Humanity needs to develop the equivalent of a mouse brain, than a dog's brain, monkey's brain etc. before we can announce the true AI (in fact then it will likely be real intelligence just in an "artificial substrate"). Problem is, every step of this effort will require enormous resources and neither shows clear applications (until we get to say primate level). Imagine you can replicate the cognitive abilities of a mouse, what would you use that for? It can go after cheese and bugs, avoid cats and will generally survive for several months in average environments. Does it have any big applications? Hard to tell. What if you had a dog's brain? It can do "fetch" on the beach pretty well and guide blind people but is this application big enough to justify the large development costs? It is much easier to sell people on the story "today it can play Chess and Go better then the world champion, tomorrow it will be able to predict the future of mankind and solve all our problems", which is obvious bullshit.

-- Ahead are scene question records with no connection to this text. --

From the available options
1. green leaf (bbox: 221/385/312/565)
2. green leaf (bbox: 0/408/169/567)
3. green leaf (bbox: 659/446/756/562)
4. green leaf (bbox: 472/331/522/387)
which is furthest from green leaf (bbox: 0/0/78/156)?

We have done some initial work which I hope will eventually gain momentum as the new approach to AI, explained in detail in our paper about Predictive Vision Model (PVM) (code on github). This is just the beginning and it will likely take years before we have something that is able to "see" in broader sense of that word. But the direction is a lot more clear now than it was just a few years ago, and there is a clear economical force that drives progress in this direction (which is visible in the hype around deep learning). The only problem is whether the hype will crash and cause another AI winter (well deserved in some sense) slowing down the development of PVM and other such endeavours as a side effect or will it more gradually move into something that makes more sense than current feedforward approaches... Time will tell.